Assignment
Would you filter these records and copy every line that has the word "Tragelaphus"?

*** Opening of Exercise data ***

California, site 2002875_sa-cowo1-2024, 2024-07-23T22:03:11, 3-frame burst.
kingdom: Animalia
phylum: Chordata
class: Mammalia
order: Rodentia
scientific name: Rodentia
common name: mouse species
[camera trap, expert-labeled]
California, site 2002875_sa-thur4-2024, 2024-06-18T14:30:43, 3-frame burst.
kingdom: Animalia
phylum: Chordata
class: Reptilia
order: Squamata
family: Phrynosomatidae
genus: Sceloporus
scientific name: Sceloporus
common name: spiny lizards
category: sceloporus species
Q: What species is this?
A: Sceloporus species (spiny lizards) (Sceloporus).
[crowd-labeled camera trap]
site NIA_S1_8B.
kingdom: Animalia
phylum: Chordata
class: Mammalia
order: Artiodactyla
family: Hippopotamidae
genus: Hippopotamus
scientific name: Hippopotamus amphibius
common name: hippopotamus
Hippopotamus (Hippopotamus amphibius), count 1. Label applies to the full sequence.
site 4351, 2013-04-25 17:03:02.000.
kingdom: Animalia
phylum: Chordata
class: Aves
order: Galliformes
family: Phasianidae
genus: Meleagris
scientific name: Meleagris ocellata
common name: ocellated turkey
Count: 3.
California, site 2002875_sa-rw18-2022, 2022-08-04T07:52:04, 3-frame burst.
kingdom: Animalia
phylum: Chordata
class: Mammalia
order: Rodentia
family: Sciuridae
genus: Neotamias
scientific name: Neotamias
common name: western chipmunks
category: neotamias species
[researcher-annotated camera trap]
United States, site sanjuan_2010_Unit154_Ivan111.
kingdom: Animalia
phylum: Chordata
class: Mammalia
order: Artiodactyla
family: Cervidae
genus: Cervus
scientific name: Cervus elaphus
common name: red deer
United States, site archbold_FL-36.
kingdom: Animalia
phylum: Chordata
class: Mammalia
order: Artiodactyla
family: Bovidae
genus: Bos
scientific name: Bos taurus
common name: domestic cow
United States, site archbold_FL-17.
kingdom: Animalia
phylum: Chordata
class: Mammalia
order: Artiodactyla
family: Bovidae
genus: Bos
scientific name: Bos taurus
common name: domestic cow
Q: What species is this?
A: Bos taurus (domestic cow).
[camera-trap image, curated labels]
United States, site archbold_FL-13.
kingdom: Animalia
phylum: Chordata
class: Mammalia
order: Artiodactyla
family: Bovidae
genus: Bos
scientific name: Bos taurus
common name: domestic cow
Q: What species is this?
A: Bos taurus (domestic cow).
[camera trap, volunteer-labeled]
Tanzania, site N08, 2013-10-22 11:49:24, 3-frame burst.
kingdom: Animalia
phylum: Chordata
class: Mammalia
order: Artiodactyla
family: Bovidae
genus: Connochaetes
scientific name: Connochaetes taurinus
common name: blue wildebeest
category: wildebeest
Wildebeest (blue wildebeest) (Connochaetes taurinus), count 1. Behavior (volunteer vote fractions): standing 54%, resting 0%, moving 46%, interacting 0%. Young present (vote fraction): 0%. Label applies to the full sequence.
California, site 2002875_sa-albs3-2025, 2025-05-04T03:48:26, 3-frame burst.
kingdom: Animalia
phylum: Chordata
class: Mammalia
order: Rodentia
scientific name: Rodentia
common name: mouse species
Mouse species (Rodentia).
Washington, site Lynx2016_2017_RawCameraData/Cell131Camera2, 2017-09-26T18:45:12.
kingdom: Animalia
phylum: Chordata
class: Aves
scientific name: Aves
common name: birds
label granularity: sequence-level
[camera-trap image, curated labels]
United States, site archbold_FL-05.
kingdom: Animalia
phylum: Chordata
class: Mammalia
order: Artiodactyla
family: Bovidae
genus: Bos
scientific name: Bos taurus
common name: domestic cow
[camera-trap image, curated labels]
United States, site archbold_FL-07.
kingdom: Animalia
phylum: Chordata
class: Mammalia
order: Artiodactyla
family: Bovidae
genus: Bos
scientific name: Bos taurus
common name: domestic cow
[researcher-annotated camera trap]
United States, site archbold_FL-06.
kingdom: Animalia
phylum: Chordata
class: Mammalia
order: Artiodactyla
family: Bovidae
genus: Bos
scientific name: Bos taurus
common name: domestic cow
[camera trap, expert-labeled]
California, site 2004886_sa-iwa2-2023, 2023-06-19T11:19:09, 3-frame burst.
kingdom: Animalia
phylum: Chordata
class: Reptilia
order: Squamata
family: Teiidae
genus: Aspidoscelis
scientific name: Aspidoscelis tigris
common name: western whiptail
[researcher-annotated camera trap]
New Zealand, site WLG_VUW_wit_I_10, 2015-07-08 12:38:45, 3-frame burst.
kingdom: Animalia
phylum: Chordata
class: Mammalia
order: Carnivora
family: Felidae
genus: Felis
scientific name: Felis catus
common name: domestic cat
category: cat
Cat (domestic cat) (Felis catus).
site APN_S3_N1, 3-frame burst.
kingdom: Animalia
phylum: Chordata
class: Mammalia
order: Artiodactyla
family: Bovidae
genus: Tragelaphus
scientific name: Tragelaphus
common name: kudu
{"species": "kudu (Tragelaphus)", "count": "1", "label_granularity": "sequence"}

*** Close of Exercise data ***

Output for this task
genus: Tragelaphus
scientific name: Tragelaphus
{"species": "kudu (Tragelaphus)", "count": "1", "label_granularity": "sequence"}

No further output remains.